--- Task goal ---
Copy out every entry below word for word, leaving out the pictures.

--- Start Excerpted data ---

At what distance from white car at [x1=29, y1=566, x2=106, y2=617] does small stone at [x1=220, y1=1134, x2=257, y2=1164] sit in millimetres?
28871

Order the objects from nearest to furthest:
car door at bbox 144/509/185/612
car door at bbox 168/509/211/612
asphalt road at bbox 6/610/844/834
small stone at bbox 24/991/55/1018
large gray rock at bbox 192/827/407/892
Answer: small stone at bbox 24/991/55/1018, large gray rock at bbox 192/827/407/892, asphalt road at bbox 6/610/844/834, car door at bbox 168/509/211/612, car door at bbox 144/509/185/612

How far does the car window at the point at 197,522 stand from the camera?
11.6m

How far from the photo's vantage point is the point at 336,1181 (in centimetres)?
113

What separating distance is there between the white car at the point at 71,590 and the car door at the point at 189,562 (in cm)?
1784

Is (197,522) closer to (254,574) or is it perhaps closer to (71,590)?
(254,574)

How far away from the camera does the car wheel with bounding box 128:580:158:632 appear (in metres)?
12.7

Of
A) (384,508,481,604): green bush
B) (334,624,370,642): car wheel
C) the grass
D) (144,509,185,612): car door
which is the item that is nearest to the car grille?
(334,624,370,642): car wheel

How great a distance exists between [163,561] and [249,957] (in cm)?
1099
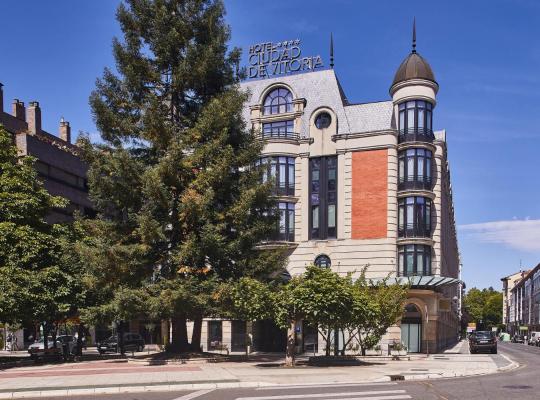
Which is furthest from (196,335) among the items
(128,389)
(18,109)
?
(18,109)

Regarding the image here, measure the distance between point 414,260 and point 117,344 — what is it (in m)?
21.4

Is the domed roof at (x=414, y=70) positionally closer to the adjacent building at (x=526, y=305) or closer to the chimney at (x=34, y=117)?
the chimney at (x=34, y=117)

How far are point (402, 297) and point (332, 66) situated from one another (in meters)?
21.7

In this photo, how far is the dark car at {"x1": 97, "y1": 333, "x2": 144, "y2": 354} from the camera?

--- End Excerpted data ---

--- The reply ---
At what distance from white car at [x1=29, y1=566, x2=106, y2=617] does small stone at [x1=220, y1=1134, x2=257, y2=1164] sit in millimetres?
28871

Order the objects from nearest to furthest:
car door at bbox 144/509/185/612
car door at bbox 168/509/211/612
asphalt road at bbox 6/610/844/834
small stone at bbox 24/991/55/1018
large gray rock at bbox 192/827/407/892
Answer: small stone at bbox 24/991/55/1018, large gray rock at bbox 192/827/407/892, asphalt road at bbox 6/610/844/834, car door at bbox 168/509/211/612, car door at bbox 144/509/185/612

How far does the car window at the point at 197,522 stand from the camera?
11.6m

How far from the photo's vantage point is the point at 336,1181 (in centimetres)?
113

What separating distance is there between the white car at the point at 71,590 and the car door at the point at 189,562 (in cm)?
1784

Is (197,522) closer to (254,574) or is it perhaps closer to (71,590)?
(254,574)

How far away from the camera does the car wheel with bounding box 128:580:158:632 appear (in metres)?
12.7

Of
A) (384,508,481,604): green bush
B) (334,624,370,642): car wheel
C) the grass
D) (144,509,185,612): car door
which is the item that is nearest to the car grille?
(334,624,370,642): car wheel

How great a distance exists between [163,561] and [249,957] (in cm)?
1099
Which is furthest from (196,335) among the items
(128,389)
(18,109)
?
(18,109)

Regarding the image here, measure the distance between point 414,260 and point 117,344 — what is it (in m)?
21.4

Is the domed roof at (x=414, y=70) positionally closer to the adjacent building at (x=526, y=305) or closer to the chimney at (x=34, y=117)?
the chimney at (x=34, y=117)

How far are point (402, 297) and point (332, 66) situated from one another (in meters)?
21.7

In this photo, how far is the dark car at {"x1": 97, "y1": 333, "x2": 144, "y2": 354} from the camera?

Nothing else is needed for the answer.